During HackUPC 2022, we worked on a time-series forecasting challenge (McKinsey case) to predict sales for multiple product groups. The goal was to support stock planning and cost reduction by generating accurate short-term forecasts from historical sales signals and product information.

Problem

Retail sales exhibit trend shifts, volatility, and category-specific dynamics. In the provided data, several product groups show long periods of low activity followed by abrupt regime changes and sustained growth. This makes purely linear/statistical modeling brittle unless carefully tuned per category.

We framed the task as: predict sales for a target date given product group, price, and previous sales history, and benchmarked classical forecasting against deep sequence modeling.

Constraints

Hackathon timebox: we needed a working, validated pipeline quickly.
Heterogeneous categories: each product group behaves differently (scale, spikes, growth rate).
Windowing decisions: defining lookback length and supervision setup was a key difficulty (sequence-to-one forecasting).

Approach

Pipeline / Architecture

Data understanding & EDA
- Visualized sales trajectories per product group to detect scale differences and regime changes.
Preprocessing
- Aggregation by product group. We simplified the problem since a lot of detailed patterns were underneath the data.
- Train/test split consistent with time-series forecasting (no random shuffling)
- Normalization to stabilize training across categories

Modeling
- ARIMA per group (baseline)
- RNN/LSTM with configurable lookback window (deep model)
Evaluation
- Metric: MSE
- Qualitative inspection via predicted-vs-real plots per category.
Export
- Generated predictions and saved outputs for submission (e.g., response.csv in the reference implementation).

Modelling

We implemented two complementary forecasting tracks:

1) ARIMA

We used ARIMA as a fast, interpretable baseline to establish “minimum viable” performance and to expose failure modes ( e.g., sensitivity to abrupt changes). In our internal evaluation, the ARIMA approach achieved MSE ≈ 109.3 on the test setting we reported. ARIMA provided a simple baseline but behaved like a “recent-pattern replicator”, struggling to generalize when the underlying dynamics shifted.

2) RNN/LSTM forecaster

We trained an RNN/LSTM-based model using sliding windows over historical sales (and available signals such as price/category), optimized for MSE. This model handled non-linear dynamics and regime shifts better in our experiments, reaching MSE ≈ 0.02 in the reported test evaluation.

Results

The ARIMA baseline struggled to fully track abrupt changes and complex dynamics in some categories (reported MSE 109.3).
The RNN/LSTM produced substantially tighter fits in our reported evaluation (reported MSE 0.02) and visually tracked the series more closely across time.

What I’d improve next

Walk-forward validation (rolling-origin evaluation) to reduce the risk of optimistic splits.
A single model that learns across all groups.

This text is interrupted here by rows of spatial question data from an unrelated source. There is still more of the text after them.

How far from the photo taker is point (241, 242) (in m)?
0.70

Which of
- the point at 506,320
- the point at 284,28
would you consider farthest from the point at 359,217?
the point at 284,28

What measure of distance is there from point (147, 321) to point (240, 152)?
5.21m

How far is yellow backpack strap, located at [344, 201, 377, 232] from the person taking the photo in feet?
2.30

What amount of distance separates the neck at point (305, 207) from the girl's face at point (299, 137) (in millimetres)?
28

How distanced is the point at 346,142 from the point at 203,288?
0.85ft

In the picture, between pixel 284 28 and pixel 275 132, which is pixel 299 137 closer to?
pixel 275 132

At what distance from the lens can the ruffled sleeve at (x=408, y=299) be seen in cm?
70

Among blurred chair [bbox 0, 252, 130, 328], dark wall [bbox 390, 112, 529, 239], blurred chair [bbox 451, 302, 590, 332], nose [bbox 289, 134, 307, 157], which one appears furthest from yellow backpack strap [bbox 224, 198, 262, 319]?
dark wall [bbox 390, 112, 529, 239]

Instead of training separate small models (or heavily category-tuned configurations), train a unique global RNN that learns shared temporal patterns across categories and uses category embeddings (and other metadata) to specialize per group.
Probabilistic forecasts (prediction intervals) for stock decisions, not just point estimates.
Exogenous drivers (promotions, holidays, weather, store signals) if available.
Hierarchical forecasting: enforce coherence between product-level and group-level totals.
Modern sequence models (Temporal CNNs or Transformers) as an upgrade path beyond RNNs. Try architectures that are typically stronger and easier to scale for forecasting or Modern forecasting libraries/models designed for heterogeneous series.